Yesterday's success: We got our first call back on our first teensy batch of yellow letters.
Todays success: I learned a whole hell of a lot about vetting sellers to determine who is actually motivated to sell and to what degree. (When I met with the buyer and eventually figured out that they're just not quite "there" yet).
The takeaway: 90% of the work we're doing (at least now in the early days) is seed planting. Follow up is huge. Patience is necessary. Getting a sense as to when to walk away and for how long is vital.
Up next: a more official marketing campaign and some general business organizing.
I've appreciated all the feedback from many members along the way as we get started on the journey!
Congtraz! The first steps are the hardest! Picking up that phone can be like wrestling a 500 pound gorilla :).
You have a lot of lessons to go, I hope you enjoy each and every one of them. They will make the stories that keep you young and energized.
PS: 95% of the time, I will not visit a property until I have it under contract, which I do over the phone based off of what the seller tells me (I work with a lot of out of state sellers). This way everyone knows what eachothers expectations are. The seller knows I'll renegotiate if what we believe to be true is some how not the entire picture.
Thanks @Philip Cutting !
Yeah, I totally agree on the limiting visits, and I will definitely do that as business picks up. I've learned over time that I'm very much a visual and kinesthetic learner, which means I get the most from a situation when I'm right there in the fray. I actually feel much more prepared to manage things over the phone now that I've had that one face-to-face interaction. However, now I also see that I need more focus and experience on really understanding why selling to me is a great option for them. I'm good at customer service, but not always so great at sales and negotiation, so now I have a new direction to focus my energy. Oh yes, and I'm still pretty weak at understanding exactly what all of a seller's options are and how to proceed once we find an option that hooks them. SO MUCH TO LEARN! Thanks for your feedback!
Selling to you is the best option because no one can solve their problem like you can. That is for sure.
In general should get 3 options for offers, and any property you visit should get three offers and you should expect them to accept one of them (even though most will not accept your offers, and if they do, you are leaving way too much money on the table).
(1) 50% of the as is market value cash and to close on the day of their picking, and as soon as 7 to 14 days to make sure you can get clear title and do an inspection for your partner or even get a bpo (so you can wholesale it),
(2) 25% percent cash up front and then payments for a 75% market value.
(3) 100% finance with near to MLS value paid over 2 or some years.
These are all general except for the cash value. sure, you can argue with me if you are in a market that is appreciating, but if it's a stable market, you want to leave room for them to negotiate.
Even better, is to have them name their price, but this kind of negotiations take time to practice. So work on it, but don't be hard on yourself.
This advice is based on what I understand from you and that is that you are motivated, have time, and are willing to work really hard!

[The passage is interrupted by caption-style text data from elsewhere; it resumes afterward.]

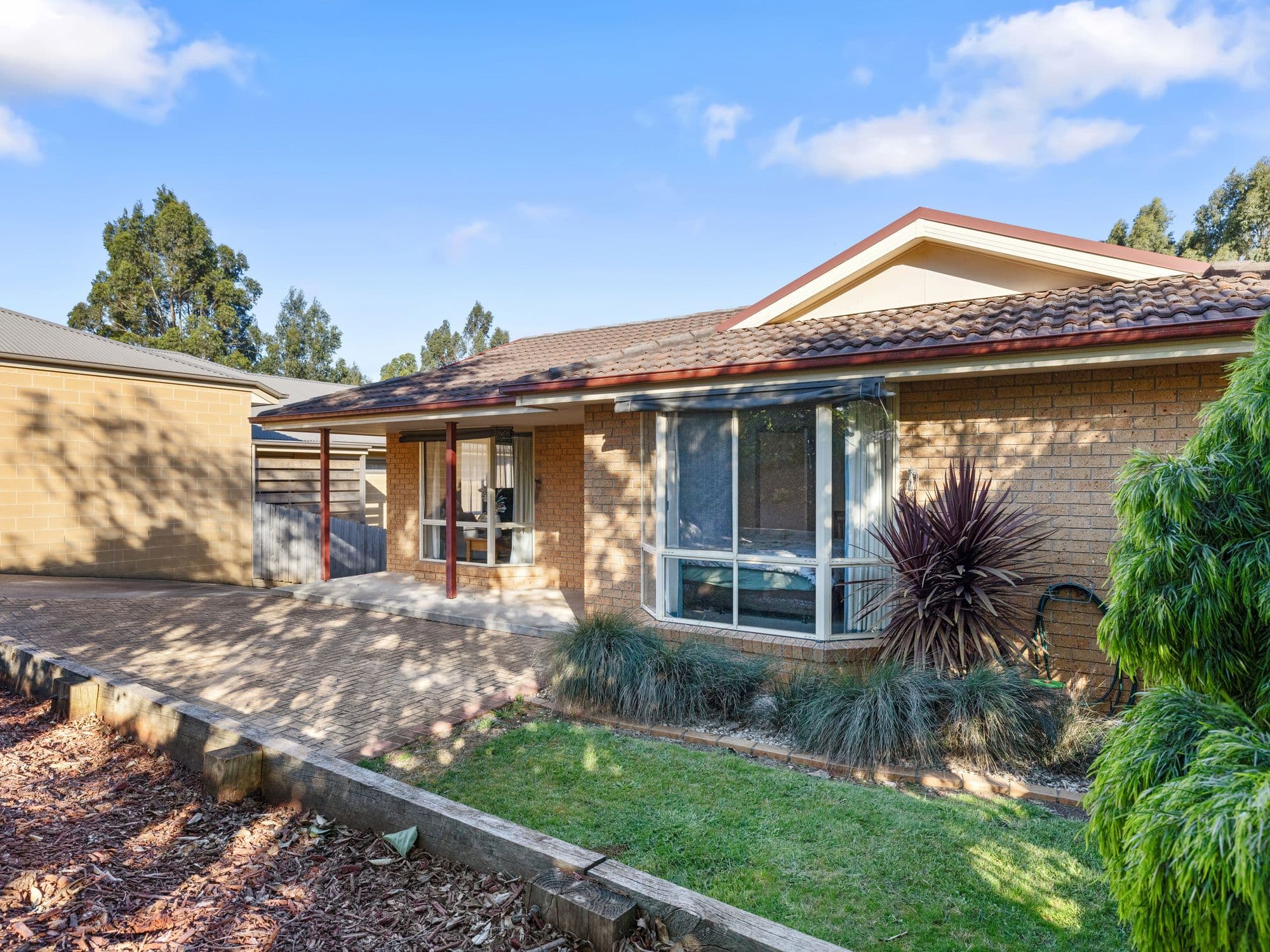 11 Eden Crescent, Leongatha VIC 3953, Leongatha - Thumbnail 2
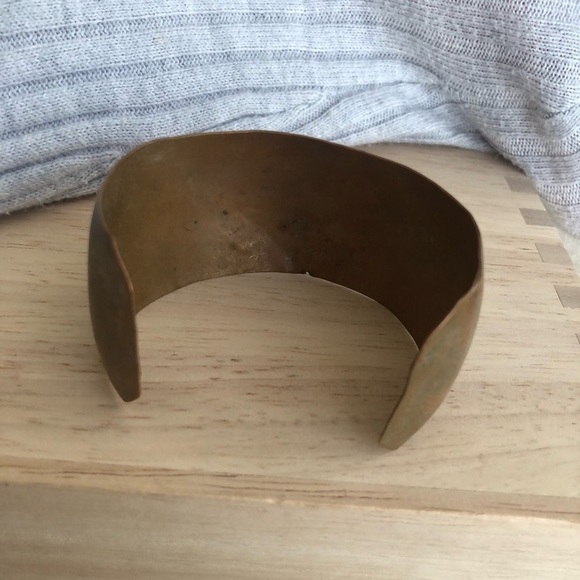 Vintage Bangle Bracelet - Picture 2 of 3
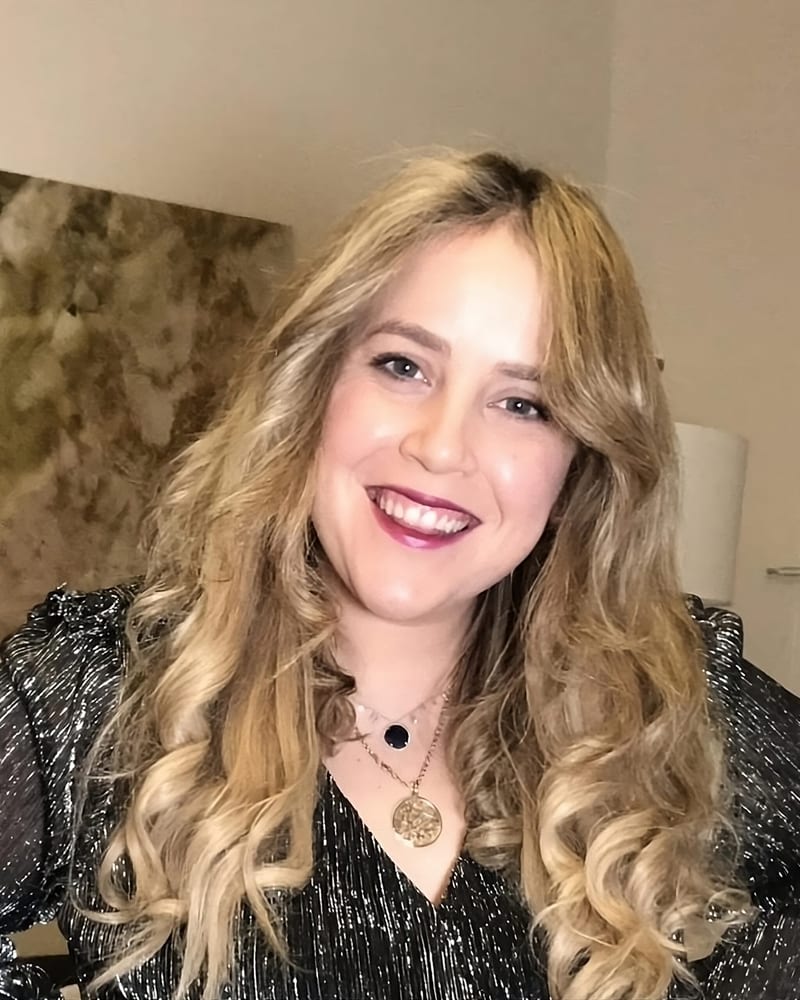 Cara Goldsmith headshot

The seller options are to sell you a property that is causing them distress. If there is no distress then they need to find a realtor, or a hobby.
Keep it up! You rock!
PS: Because i'm not local, my advice might be terrible! But it's probably close to on target. You have to know what cycle you are in. And you are totally right, the more practice you have talking to sellers, seeing properties, evaluating scopes of work, the better you will be in the long run, so take your time and work on it.
PSS: Go to as many open houses as possible in your target market! This will give you price comparisons and also let you know how much those areas demand for quality of home. Remember that the buyers are going to see those houses and compare anything you have to that. If you know the area, you can tell stories and make comparisons to sellers.
PSSS: Sellers make emotional choices, they operate off of what feels right for them. It's not about how good you are, but how you solve their problem.